◆ **Short problem**:
Repeat all of the records verbatim.

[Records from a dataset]
----------------

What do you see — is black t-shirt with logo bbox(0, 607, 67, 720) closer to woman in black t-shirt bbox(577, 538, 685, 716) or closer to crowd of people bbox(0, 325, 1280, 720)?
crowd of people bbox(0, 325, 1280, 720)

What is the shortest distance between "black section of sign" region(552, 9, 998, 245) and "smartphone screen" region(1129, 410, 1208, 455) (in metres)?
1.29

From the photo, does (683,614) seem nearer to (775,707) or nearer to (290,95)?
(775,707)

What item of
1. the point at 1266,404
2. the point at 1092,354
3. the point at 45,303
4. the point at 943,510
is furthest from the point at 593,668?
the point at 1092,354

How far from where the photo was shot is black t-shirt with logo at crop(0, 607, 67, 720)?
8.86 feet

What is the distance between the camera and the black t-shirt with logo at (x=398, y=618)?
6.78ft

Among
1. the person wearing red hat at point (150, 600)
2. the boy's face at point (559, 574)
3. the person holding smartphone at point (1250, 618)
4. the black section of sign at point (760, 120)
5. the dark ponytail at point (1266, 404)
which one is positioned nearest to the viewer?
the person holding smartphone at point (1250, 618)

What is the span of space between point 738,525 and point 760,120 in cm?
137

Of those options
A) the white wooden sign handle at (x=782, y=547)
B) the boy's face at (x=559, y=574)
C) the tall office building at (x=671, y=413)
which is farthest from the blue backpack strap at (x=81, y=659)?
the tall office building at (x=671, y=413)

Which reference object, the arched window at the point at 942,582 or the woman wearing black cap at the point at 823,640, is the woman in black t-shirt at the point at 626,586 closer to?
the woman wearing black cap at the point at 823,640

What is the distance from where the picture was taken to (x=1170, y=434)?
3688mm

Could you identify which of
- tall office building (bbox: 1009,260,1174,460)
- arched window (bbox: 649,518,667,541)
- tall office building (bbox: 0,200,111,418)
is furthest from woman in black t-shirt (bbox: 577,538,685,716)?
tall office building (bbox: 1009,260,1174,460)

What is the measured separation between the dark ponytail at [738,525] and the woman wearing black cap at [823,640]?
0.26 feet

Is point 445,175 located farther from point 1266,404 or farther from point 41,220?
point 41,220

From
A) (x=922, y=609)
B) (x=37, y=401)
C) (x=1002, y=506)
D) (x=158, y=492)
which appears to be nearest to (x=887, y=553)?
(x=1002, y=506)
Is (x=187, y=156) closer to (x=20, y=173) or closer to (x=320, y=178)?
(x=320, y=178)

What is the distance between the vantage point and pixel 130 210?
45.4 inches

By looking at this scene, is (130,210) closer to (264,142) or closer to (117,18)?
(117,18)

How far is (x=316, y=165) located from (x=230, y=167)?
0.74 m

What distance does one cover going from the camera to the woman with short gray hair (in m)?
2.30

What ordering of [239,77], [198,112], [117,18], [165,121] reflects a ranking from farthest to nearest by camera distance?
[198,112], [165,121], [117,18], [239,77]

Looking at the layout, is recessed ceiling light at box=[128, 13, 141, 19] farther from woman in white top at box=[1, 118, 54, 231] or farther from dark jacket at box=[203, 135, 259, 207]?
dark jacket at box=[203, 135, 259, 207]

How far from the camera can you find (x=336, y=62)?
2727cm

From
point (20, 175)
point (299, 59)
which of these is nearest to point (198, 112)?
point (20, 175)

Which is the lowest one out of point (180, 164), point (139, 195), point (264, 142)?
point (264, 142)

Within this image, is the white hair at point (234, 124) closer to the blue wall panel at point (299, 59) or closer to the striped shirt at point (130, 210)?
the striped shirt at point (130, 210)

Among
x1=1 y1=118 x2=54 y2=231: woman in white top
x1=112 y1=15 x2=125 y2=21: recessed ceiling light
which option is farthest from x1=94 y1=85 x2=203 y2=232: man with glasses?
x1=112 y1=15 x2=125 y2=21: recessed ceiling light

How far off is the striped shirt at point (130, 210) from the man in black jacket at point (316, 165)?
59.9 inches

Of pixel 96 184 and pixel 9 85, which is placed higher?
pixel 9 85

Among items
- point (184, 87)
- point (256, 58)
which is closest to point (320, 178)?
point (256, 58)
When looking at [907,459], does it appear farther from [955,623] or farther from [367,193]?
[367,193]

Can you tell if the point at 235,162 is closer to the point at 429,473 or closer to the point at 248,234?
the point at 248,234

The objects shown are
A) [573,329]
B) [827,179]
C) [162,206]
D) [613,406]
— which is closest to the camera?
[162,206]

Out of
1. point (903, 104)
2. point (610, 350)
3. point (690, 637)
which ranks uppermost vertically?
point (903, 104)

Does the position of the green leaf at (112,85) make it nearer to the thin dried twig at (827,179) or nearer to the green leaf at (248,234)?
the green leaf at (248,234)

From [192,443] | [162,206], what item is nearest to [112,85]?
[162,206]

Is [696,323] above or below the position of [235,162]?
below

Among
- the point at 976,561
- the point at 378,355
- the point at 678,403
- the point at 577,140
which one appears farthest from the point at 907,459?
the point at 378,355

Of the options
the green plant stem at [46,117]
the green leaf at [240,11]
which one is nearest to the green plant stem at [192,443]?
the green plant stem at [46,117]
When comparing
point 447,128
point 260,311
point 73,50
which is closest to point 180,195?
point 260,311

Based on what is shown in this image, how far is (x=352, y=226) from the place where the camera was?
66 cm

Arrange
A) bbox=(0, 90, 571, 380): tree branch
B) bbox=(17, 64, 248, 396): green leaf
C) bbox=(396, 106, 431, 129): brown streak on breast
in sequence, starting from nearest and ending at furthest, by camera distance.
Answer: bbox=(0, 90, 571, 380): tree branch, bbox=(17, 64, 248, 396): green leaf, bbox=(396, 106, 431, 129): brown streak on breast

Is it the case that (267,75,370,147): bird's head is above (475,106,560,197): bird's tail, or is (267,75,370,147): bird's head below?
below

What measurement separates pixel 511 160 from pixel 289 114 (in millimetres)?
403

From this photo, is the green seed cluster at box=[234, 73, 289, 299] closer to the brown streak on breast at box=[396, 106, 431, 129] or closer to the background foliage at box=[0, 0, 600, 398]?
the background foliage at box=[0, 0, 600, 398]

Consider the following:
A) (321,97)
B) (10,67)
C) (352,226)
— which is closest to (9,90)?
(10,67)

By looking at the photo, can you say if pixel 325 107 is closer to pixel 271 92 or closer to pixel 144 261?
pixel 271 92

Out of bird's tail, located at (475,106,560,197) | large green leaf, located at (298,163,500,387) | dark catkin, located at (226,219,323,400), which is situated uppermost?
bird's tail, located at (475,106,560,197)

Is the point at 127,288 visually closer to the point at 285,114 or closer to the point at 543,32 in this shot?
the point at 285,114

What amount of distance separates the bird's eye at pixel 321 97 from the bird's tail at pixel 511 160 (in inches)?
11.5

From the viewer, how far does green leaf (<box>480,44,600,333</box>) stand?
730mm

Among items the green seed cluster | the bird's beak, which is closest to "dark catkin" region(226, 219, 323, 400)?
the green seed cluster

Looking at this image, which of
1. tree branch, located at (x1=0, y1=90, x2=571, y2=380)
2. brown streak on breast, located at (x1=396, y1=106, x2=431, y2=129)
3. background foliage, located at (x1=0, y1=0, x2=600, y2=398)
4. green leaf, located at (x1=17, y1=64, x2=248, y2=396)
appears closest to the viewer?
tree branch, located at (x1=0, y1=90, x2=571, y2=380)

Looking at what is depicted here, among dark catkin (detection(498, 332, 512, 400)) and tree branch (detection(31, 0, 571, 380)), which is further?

----------------

◆ **Output for this task**:
What do you see — is black t-shirt with logo bbox(0, 607, 67, 720) closer to woman in black t-shirt bbox(577, 538, 685, 716) or closer to crowd of people bbox(0, 325, 1280, 720)?
crowd of people bbox(0, 325, 1280, 720)

What is the shortest distance between "black section of sign" region(552, 9, 998, 245) and "smartphone screen" region(1129, 410, 1208, 455) (in metres)?
1.29

From the photo, does (683,614) seem nearer to (775,707) or nearer to (290,95)?
(775,707)

What item of
1. the point at 1266,404
2. the point at 1092,354
3. the point at 45,303
4. the point at 943,510
is furthest from the point at 593,668?
the point at 1092,354

How far from where the photo was shot is black t-shirt with logo at crop(0, 607, 67, 720)?
8.86 feet

What is the distance between the camera and the black t-shirt with logo at (x=398, y=618)?
6.78ft

Among
1. the person wearing red hat at point (150, 600)
2. the boy's face at point (559, 574)
3. the person holding smartphone at point (1250, 618)
4. the black section of sign at point (760, 120)
5. the dark ponytail at point (1266, 404)
which one is positioned nearest to the viewer?
the person holding smartphone at point (1250, 618)

What is the span of space between point 738,525 and point 760,120 in cm?
137

Of those options
A) the white wooden sign handle at (x=782, y=547)
B) the boy's face at (x=559, y=574)
C) the tall office building at (x=671, y=413)
which is farthest from the blue backpack strap at (x=81, y=659)?
the tall office building at (x=671, y=413)

Which reference object, the arched window at the point at 942,582 or the woman wearing black cap at the point at 823,640, is the woman in black t-shirt at the point at 626,586 closer to?
the woman wearing black cap at the point at 823,640

What is the distance from where the picture was taken to (x=1170, y=434)?
3688mm

Could you identify which of
- tall office building (bbox: 1009,260,1174,460)
- arched window (bbox: 649,518,667,541)
- tall office building (bbox: 0,200,111,418)
is furthest from woman in black t-shirt (bbox: 577,538,685,716)?
tall office building (bbox: 1009,260,1174,460)

What is the measured separation between the dark ponytail at [738,525] and the woman wearing black cap at [823,640]?
0.26 feet

Is point 445,175 located farther from point 1266,404 or farther from point 41,220?
point 41,220

From
A) (x=922, y=609)
B) (x=37, y=401)
C) (x=1002, y=506)
D) (x=158, y=492)
which appears to be nearest to (x=887, y=553)?
(x=1002, y=506)
Is (x=187, y=156) closer to (x=20, y=173) or closer to (x=320, y=178)?
(x=320, y=178)

What is the distance between the vantage point and pixel 130 210?
45.4 inches

By looking at this scene, is (130,210) closer to (264,142) or closer to (117,18)?
(117,18)

How far is (x=316, y=165) located from (x=230, y=167)?
0.74 m

What distance does one cover going from the camera to the woman with short gray hair (in m)?
2.30

What ordering of [239,77], [198,112], [117,18], [165,121] reflects a ranking from farthest to nearest by camera distance?
[198,112], [165,121], [117,18], [239,77]

Looking at the layout, is recessed ceiling light at box=[128, 13, 141, 19] farther from woman in white top at box=[1, 118, 54, 231] or farther from dark jacket at box=[203, 135, 259, 207]?
dark jacket at box=[203, 135, 259, 207]

How far from the camera can you find (x=336, y=62)?
2727cm

From
point (20, 175)
point (299, 59)
which of these is nearest to point (198, 112)?
point (20, 175)

Which is the lowest one out of point (180, 164), point (139, 195), point (264, 142)?
point (264, 142)

Within this image, is the white hair at point (234, 124) closer to the blue wall panel at point (299, 59) or closer to the striped shirt at point (130, 210)?
the striped shirt at point (130, 210)

Among
x1=1 y1=118 x2=54 y2=231: woman in white top
x1=112 y1=15 x2=125 y2=21: recessed ceiling light
which option is farthest from x1=94 y1=85 x2=203 y2=232: man with glasses?
x1=112 y1=15 x2=125 y2=21: recessed ceiling light

How far off is the striped shirt at point (130, 210) from the man in black jacket at point (316, 165)?
59.9 inches

Of pixel 96 184 and pixel 9 85, which is placed higher?
pixel 9 85

Among items
- point (184, 87)
- point (256, 58)
which is closest to point (320, 178)?
point (256, 58)
When looking at [907,459], does it appear farther from [955,623] or farther from [367,193]?
[367,193]

Can you tell if the point at 235,162 is closer to the point at 429,473 or closer to the point at 248,234?
the point at 248,234

The objects shown are
A) [573,329]
B) [827,179]
C) [162,206]
D) [613,406]
— which is closest to the camera?
[162,206]

Out of
1. point (903, 104)
2. point (610, 350)
3. point (690, 637)
which ranks uppermost vertically?
point (903, 104)

Does the position of the green leaf at (112,85) make it nearer to the thin dried twig at (827,179) or nearer to the green leaf at (248,234)?
the green leaf at (248,234)

From [192,443] | [162,206], what item is nearest to [112,85]?
[162,206]

Is [696,323] above or below the position of [235,162]?
below

Among
- the point at 976,561
- the point at 378,355
- the point at 678,403
- the point at 577,140
which one appears farthest from the point at 907,459?
the point at 378,355

Of the options
the green plant stem at [46,117]
the green leaf at [240,11]
which one is nearest to the green plant stem at [192,443]?
the green plant stem at [46,117]
When comparing
point 447,128
point 260,311
point 73,50
which is closest to point 180,195?
point 260,311

Based on what is shown in this image, how far is (x=352, y=226) from the place where the camera was?
66 cm

Arrange
A) bbox=(0, 90, 571, 380): tree branch
B) bbox=(17, 64, 248, 396): green leaf
C) bbox=(396, 106, 431, 129): brown streak on breast
in sequence, starting from nearest and ending at furthest, by camera distance.
Answer: bbox=(0, 90, 571, 380): tree branch, bbox=(17, 64, 248, 396): green leaf, bbox=(396, 106, 431, 129): brown streak on breast

Is it the case that (267,75,370,147): bird's head is above (475,106,560,197): bird's tail, or is (267,75,370,147): bird's head below?
below

What measurement separates pixel 511 160 from pixel 289 114 (in millimetres)?
403

From this photo, is the green seed cluster at box=[234, 73, 289, 299] closer to the brown streak on breast at box=[396, 106, 431, 129] or closer to the background foliage at box=[0, 0, 600, 398]?
the background foliage at box=[0, 0, 600, 398]

Consider the following:
A) (321,97)
B) (10,67)
C) (352,226)
— which is closest to (9,90)?
(10,67)

By looking at the photo, can you say if pixel 325 107 is closer to pixel 271 92 or closer to pixel 144 261?
pixel 271 92

Out of bird's tail, located at (475,106,560,197) | large green leaf, located at (298,163,500,387) | dark catkin, located at (226,219,323,400), which is situated uppermost?
bird's tail, located at (475,106,560,197)

Is the point at 127,288 visually closer to the point at 285,114 or closer to the point at 543,32 in this shot?
the point at 285,114

What amount of distance separates the bird's eye at pixel 321 97 from the bird's tail at pixel 511 160 (in inches)?
11.5

From the viewer, how far does green leaf (<box>480,44,600,333</box>) stand?
730mm

Among items the green seed cluster | the bird's beak, which is closest to "dark catkin" region(226, 219, 323, 400)?
the green seed cluster

Looking at this image, which of
1. tree branch, located at (x1=0, y1=90, x2=571, y2=380)
2. brown streak on breast, located at (x1=396, y1=106, x2=431, y2=129)
3. background foliage, located at (x1=0, y1=0, x2=600, y2=398)
4. green leaf, located at (x1=17, y1=64, x2=248, y2=396)
appears closest to the viewer?
tree branch, located at (x1=0, y1=90, x2=571, y2=380)

Looking at what is depicted here, among dark catkin (detection(498, 332, 512, 400)) and tree branch (detection(31, 0, 571, 380)), which is further?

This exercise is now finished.